Unfortunately, those people are probably going to have crap to feed on for a very, very long time, and there will be excellent opportunities upcoming for those who latched onto the team in 2012 but can't find a way to be accepted by the people who started supporting them two years prior. Mario Götze, Dortmund's brightest young star, has already agreed to join Bayern Munich in the summer. Robert Lewandowski will almost certainly follow him out the door. Klopp and other stars might follow.

Der BVB are too good to fade into oblivion, and they're making too much money from their Champions League campaign and the sale of their stars to avoid putting a good product on the pitch. Their stadium will remain packed every week through a slight downturn and their top-notch academy will continue to produce first team players. But, if Dortmund aren't contending with Bayern Munich for Bundesliga titles and something sexier comes along -- possibly Shakhtar improving, possibly Napoli or Athletic Bilbao's resurgence, but probably something entirely different -- the bandwagoners will jump ship. They'll go find something cooler to latch onto.

The real hipsters will stick around. Those who are dedicated to simply being different from everyone else, as opposed to liking awesome things because they are awesome, will see the light at the end of the tunnel from very far away. They will gladly stick with their Dortmund allegiance, then proclaim that they have been a fan since 2010 when they make the Champions League semifinal again circa 2017.

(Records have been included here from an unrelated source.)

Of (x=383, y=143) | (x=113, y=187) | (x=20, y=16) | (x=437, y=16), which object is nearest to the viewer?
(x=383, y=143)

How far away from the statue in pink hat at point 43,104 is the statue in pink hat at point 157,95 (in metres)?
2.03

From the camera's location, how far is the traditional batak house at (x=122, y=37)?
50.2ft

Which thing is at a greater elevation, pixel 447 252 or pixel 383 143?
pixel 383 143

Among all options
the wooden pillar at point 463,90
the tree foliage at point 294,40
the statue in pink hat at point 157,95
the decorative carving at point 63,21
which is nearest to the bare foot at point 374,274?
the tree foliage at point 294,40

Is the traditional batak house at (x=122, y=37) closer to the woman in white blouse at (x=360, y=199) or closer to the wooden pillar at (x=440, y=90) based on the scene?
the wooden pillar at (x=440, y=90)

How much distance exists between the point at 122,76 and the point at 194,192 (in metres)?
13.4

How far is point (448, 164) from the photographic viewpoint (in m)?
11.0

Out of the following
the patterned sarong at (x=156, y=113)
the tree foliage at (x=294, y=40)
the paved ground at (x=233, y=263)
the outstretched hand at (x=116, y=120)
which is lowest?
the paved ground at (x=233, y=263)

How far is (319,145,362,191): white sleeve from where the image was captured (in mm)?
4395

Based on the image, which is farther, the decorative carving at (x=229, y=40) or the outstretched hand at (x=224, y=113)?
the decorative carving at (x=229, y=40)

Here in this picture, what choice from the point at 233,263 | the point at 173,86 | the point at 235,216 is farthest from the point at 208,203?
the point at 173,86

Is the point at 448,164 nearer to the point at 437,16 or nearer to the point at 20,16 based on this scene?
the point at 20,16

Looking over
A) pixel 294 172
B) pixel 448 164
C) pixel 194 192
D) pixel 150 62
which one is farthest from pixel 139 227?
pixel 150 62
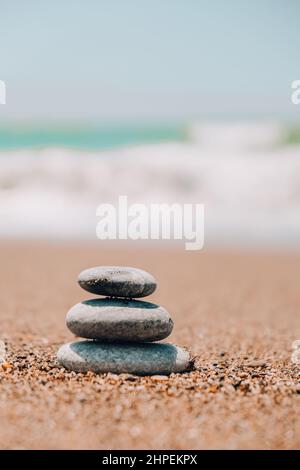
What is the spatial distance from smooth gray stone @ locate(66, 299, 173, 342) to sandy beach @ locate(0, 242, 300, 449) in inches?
20.8

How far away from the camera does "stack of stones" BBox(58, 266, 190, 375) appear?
7.48 meters

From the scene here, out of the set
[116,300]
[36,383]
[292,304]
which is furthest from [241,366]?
[292,304]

If you were unaware of this phenomenon until just now, please believe me when I say that you were blissfully unaware, whether you know it or not. I urge you not to go digging to find these people and to remain completely ignorant of this very weird subculture. Borussia Dortmund, independent of all of this, are pretty cool as a television product. They're a really fun team to watch, and they're probably going to give Real Madrid a lot of trouble on Wednesday. Watch them because they're fun and appreciate them because their players and manager are good at their profession.

Or buy a shirt and tell people they were cooler when they had Tomas Rosicky and Jan Koller. Whatever.